SOURCE EXTRACT:
-- -- --

CI Hackathon Team


Aaron Tward, PhD, MD

Aaron Tward is an Associate Professor of Otolaryngology-Head and Neck Surgery at the University of California San Francisco. His clinical practice is focused on Otology, Neurotology, and Skull Base Surgery where he cares for patients with complex problems of the ear and skull base. He is particularly passionate about cochlear implantation and the development of new technologies for hearing restoration. His research interests also include the application of molecular biology and computational techniques to address problems related to the auditory system and cancer.

Leah Muller, MD, PhD

Leah is a neuromodulation enthusiast and passionate problem solver. Her graduate work in neural engineering centered on advancing closed-loop electrocorticographic brain machine interfaces, with special focus on speech perception in humans. She is excited to be involved in organizing this CI Hackathon, especially since cochlear implants were one of the first successful neural prosthetics!

Kris Merrill

Kris Merrill is a medical student at the University of California San Francisco. Kris earned a Bachelor of Science in computer science and had multiple careers in technology before pursuing his passion for medicine. He supported scientific research as a marine electronics technician in Antarctica and worked as a site reliability engineer and engineering manager for Bay Area tech startups. As a bilateral CI recipient, he is incredibly excited to be a part of the CI Hackathon team.

-- -- --

EXTRACTED INFORMATION:
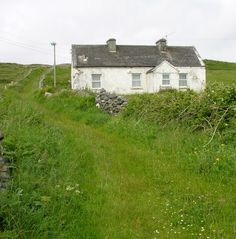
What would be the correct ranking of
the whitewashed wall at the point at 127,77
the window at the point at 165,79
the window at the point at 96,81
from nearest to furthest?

-- -- --

TO DO:
Extend the CI Hackathon team profiles beyond their last sentence.

RESULT OF THE TASK:
University of Minnesota

Andrew Oxenham, PhD

After obtaining his PhD from the University of Cambridge and leading a research group at MIT for 7 years, Andrew Oxenham joined the University of Minnesota in 2006, where he is currently a Distinguished McKnight University Professor in the Departments of Psychology and Otolaryngology. He has authored over 200 publications on the topics of auditory, speech, and music perception in people with normal and impaired hearing and cochlear implants. He has received early career awards from the Acoustical Society of America and the National Academy of Sciences, and his lab has been continuously funded by the National Institutes of Health since 1998. He is excited to a part of this effort to improve cochlear implants for people with hearing loss!

Jordan Beim, PhD

Jordan is a postdoctoral research associate studying auditory perception at the University of Minnesota as part of the Center for Applied and Translational Sensory Sciences (CATSS). His recent work focuses on understanding the perception of sound by cochlear implant users, with an emphasis on trying to better understand and represent the quality of sound information transmitted to the brain via the cochlear implant.His passion for research with direct applications led him to join the CI Hackathon team where he helped to develop the CI simulation toolboxes for use in the competition. He is excited to work as a part of this multidisciplinary team committed to producing the next breakthrough in cochlear implant technology.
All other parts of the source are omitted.